[Start of section]
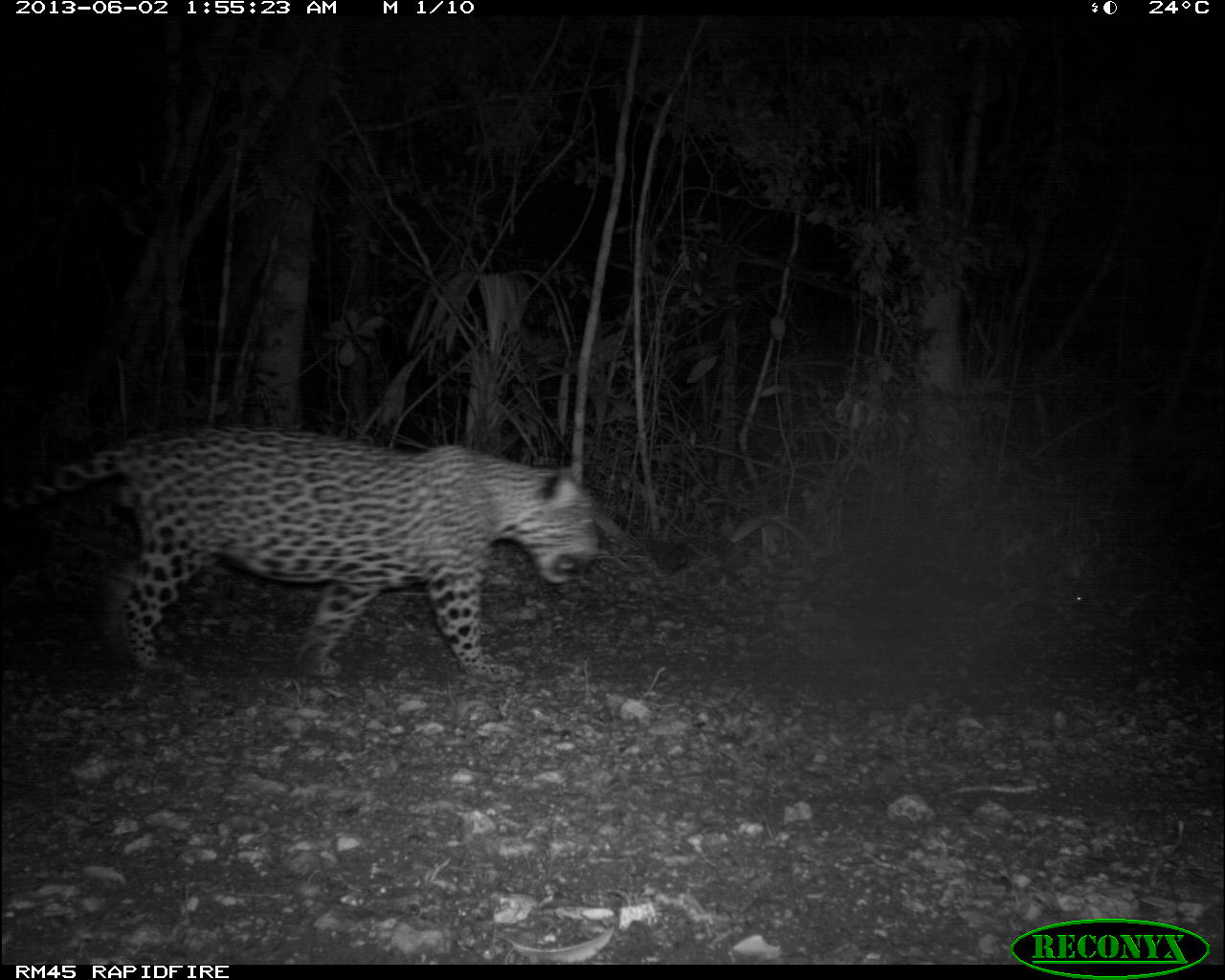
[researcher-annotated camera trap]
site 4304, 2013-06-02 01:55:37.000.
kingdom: Animalia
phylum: Chordata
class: Mammalia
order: Carnivora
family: Felidae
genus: Panthera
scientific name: Panthera onca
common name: jaguar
Panthera onca (jaguar), count 1, sex male.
[End of section]
§ **Task directions**:
All of the data above is to be repeated exactly, with the pictures left out.

§ **Result**:
[researcher-annotated camera trap]
site 4304, 2013-06-02 01:55:37.000.
kingdom: Animalia
phylum: Chordata
class: Mammalia
order: Carnivora
family: Felidae
genus: Panthera
scientific name: Panthera onca
common name: jaguar
Panthera onca (jaguar), count 1, sex male.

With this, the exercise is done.